This wall hanging was made during a quilting course I have just completed. I decided to focus on my favorite art movement. I adore the Art Nouveau period and wrote numerous essays about it and the artists that inspired it whilst at college. The natural look of the movement really appeals to me. Alphonse Mucha is probably my favorite artist and I really liked the idea of his work inspiring mine. I learnt different applique techniques in order to make this wall hanging, some were fun, others were a really big struggle. I will go through each panel in detail below.
Flowers play a big part in Art Nouveau and poppies have a particular appeal to me. I remember a drawing of my Mums that was a colour pencil drawing of poppies from when I was a child. These poppies are separate pieces of fabric fused to the background with Bondaweb and highlighted with machine stitching and the stems being made from satin stitch.The background pattern, made with free machine embroidery, was inspired by Gustav Klimt’s, The Kiss, 1907-08. I used this piece for inspiration when completing my Art GCSE. Although this pattern plays a small part in Klimt’s painting, it made the biggest impact on me, I still doodle this design today everywhere!!! I was fortunate enough to see a Klimt painting in real life at a museum in Prague. I have to admit I forget which one! However I was in awe at the sheer size of it, the size of an average living room wall! Photos in books do no justice to scale in paintings.

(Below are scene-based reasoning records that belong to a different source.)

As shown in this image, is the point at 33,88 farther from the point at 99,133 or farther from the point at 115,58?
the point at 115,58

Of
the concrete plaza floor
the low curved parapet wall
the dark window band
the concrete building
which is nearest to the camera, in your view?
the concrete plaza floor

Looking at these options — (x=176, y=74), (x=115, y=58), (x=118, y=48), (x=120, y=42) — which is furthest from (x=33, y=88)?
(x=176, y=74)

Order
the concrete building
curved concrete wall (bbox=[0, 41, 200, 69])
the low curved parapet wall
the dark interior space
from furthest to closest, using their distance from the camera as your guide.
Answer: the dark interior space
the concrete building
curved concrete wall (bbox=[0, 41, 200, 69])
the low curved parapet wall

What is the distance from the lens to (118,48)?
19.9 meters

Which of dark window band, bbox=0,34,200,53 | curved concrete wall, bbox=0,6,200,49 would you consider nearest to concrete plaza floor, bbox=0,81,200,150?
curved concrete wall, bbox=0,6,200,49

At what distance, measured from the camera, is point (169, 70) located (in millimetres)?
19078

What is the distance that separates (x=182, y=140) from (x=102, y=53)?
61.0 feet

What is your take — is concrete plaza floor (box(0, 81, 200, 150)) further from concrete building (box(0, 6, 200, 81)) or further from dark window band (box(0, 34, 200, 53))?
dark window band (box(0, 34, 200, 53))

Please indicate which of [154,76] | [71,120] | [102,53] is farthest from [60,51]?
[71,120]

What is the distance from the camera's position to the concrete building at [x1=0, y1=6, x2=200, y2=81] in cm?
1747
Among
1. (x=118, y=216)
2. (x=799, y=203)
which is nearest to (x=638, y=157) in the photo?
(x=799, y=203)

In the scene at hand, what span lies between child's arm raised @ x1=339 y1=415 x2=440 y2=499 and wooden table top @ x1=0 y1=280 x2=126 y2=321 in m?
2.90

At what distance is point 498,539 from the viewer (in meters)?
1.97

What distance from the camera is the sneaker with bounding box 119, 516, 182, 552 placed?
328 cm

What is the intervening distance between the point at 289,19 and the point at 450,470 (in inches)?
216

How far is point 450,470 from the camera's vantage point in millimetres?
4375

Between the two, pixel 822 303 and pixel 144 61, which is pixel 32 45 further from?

For this section I learnt how to make Bias Strips. As most people will be able to tell Charles Rennie Mackintosh inspired this panel! His roses are so simple yet obvious as to what they represent. The colours are also very bold and striking, something unusual for Art Nouveau which normally relies on earthy colours. The Bias Strips are held in place with hand stitching to look like thorns and the roses themselves are circles of fabric, with wool to highlight the shape, again held in place with hand stitching. The leaves were cut straight from a fabric, the pattern was of roses, so these leaves were perfect!
This block uses Mola, a cut away/reverse applique technique. It is a technique practiced by the Cuna Indians from the San Blas islands off the coast of Panama. I will admit I had problems with Mola when I first started, hence the satin stitch around the leaves! I did however persevere and the result is great. I found the bigger the area being sewn the better. As a novice the small, fiddly flowers were a mistake. The main flower does indeed use Mola, with french knots to highlight areas. Using a silver thread worked really well and I am happy with the result. I finished this panel on holiday in Florida, so it does hold some happy memories!
My favorite of all the panels. It was based on a lamp by Louis Comfort Tiffany with another little Klimt doodle. I used reverse applique with four different layers. I especially like the shiny wings, I used a shimmering fabric that would still show the grey colour underneath. The eyes are made from giant beads I had and really add character. Although I did not want to use satin stitch on the whole panel, it does make it look striking, neat and tidy.
This panel was based on ‘Plate Decorated with Violets’ by Rene Lalique. It uses free machine embroidery, satin stitch and reverse applique. I found this panel the hardest as it was a complete nightmare. It started off using freezer paper to help sew fabric on top of the cream silk. Well I gave up on that as it was too fiddly and went with reverse applique again. I have to admit they look nothing like violets, or indeed the plate by Lalique, but they do look good!
The peacock features heavily in Art Nouveau works, so it is only fitting that I add one to my wall hanging. Not to mention this part was based on Mrs Mucha’s Necklace, 1906. I searched high and low for a Mucha element that I could add to my wall hanging, however as he is most famous for drawing women, I could not easily produce that with applique!
The fabric underneath is called fused fabric, I made it buy placing lots of different small pieces of fabric onto some bondaweb and ironing it to a backing piece. I then secured it with free machine sewing and made it neat and tidy with the satin stitch. The triangles in the corners are called prairie points and frame the peacock nicely. I thought the sequins were a nice touch and added an almost 3D feel to the overall wall hanging.